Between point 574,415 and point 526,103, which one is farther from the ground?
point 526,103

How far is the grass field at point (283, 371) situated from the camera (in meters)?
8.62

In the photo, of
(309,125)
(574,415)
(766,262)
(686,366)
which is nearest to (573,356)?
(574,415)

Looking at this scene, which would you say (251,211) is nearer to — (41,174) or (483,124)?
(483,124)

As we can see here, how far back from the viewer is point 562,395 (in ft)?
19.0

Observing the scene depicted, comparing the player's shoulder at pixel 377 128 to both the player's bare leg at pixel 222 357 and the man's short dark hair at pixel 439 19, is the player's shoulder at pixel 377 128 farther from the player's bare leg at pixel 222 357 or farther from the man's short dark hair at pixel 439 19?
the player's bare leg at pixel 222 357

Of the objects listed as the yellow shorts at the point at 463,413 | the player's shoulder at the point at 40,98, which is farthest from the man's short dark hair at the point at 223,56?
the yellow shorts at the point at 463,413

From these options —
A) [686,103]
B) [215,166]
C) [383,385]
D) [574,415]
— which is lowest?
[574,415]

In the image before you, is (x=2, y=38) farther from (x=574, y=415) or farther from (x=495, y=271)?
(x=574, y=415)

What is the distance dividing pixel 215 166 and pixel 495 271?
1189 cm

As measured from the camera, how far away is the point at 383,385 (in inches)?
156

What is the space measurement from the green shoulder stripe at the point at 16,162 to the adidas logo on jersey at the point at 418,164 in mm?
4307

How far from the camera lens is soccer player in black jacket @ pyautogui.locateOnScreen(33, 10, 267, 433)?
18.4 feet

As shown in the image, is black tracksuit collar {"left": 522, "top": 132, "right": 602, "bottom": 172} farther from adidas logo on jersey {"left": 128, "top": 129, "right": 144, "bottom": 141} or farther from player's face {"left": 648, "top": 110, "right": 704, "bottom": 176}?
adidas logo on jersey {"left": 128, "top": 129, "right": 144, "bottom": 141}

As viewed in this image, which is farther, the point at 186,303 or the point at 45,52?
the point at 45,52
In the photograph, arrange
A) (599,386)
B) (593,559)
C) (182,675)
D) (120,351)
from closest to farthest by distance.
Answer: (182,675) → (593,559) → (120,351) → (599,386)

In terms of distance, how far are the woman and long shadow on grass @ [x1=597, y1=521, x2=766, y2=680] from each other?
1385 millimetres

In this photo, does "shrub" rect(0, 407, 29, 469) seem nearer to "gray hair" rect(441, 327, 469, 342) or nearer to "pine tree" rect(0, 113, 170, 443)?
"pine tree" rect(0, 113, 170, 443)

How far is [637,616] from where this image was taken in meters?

_ _ _ _ _ _ _

Repeat all the records above, swapping "the man's short dark hair" for "the man's dark hair" wherever it appears and leaving everything else unchanged.

Between point 574,415 and point 526,103, which one is farther from the ground?
point 526,103

How far is the grass field at point (283, 371) situated from the camera (in meters)?
8.62

In the photo, of
(309,125)
(574,415)
(766,262)
(686,366)
which is nearest to (573,356)?
(574,415)

Looking at this scene, which would you say (251,211) is nearer to — (41,174) or (483,124)?
(483,124)

As we can see here, how far back from the viewer is point 562,395 (in ft)?
19.0

Observing the scene depicted, comparing the player's shoulder at pixel 377 128 to both the player's bare leg at pixel 222 357 and the man's dark hair at pixel 439 19, is the player's shoulder at pixel 377 128 farther from the player's bare leg at pixel 222 357 or farther from the man's dark hair at pixel 439 19?
the player's bare leg at pixel 222 357

Of the objects listed as the yellow shorts at the point at 463,413 | the player's shoulder at the point at 40,98, which is farthest from the man's dark hair at the point at 223,56?
the yellow shorts at the point at 463,413

From these options —
A) [686,103]
B) [215,166]
C) [383,385]
D) [574,415]
— which is lowest?
[574,415]

In the image before you, is (x=2, y=38) farther from (x=574, y=415) or farther from (x=495, y=271)?
(x=574, y=415)

What is the distance dividing pixel 215 166 and pixel 495 271?
1189 cm

As measured from the camera, how far away is the point at 383,385 (in inches)?
156

What is the space measurement from the green shoulder stripe at the point at 16,162 to the adidas logo on jersey at the point at 418,164 in mm?
4307

How far from the camera lens is soccer player in black jacket @ pyautogui.locateOnScreen(33, 10, 267, 433)?
18.4 feet

As shown in the image, is black tracksuit collar {"left": 522, "top": 132, "right": 602, "bottom": 172} farther from adidas logo on jersey {"left": 128, "top": 129, "right": 144, "bottom": 141} or farther from player's face {"left": 648, "top": 110, "right": 704, "bottom": 176}?
adidas logo on jersey {"left": 128, "top": 129, "right": 144, "bottom": 141}

As viewed in this image, which is farther, the point at 186,303 or the point at 45,52?
the point at 45,52
In the photograph, arrange
A) (599,386)
B) (593,559)
C) (182,675)
D) (120,351)
from closest to farthest by distance.
Answer: (182,675) → (593,559) → (120,351) → (599,386)

In terms of distance, how far are the woman and long shadow on grass @ [x1=597, y1=521, x2=766, y2=680] from each other?
1385 millimetres

In this photo, does "shrub" rect(0, 407, 29, 469) seem nearer to "gray hair" rect(441, 327, 469, 342) or nearer to "pine tree" rect(0, 113, 170, 443)?
"pine tree" rect(0, 113, 170, 443)

How far is [637,616] from where this image was taken in meters?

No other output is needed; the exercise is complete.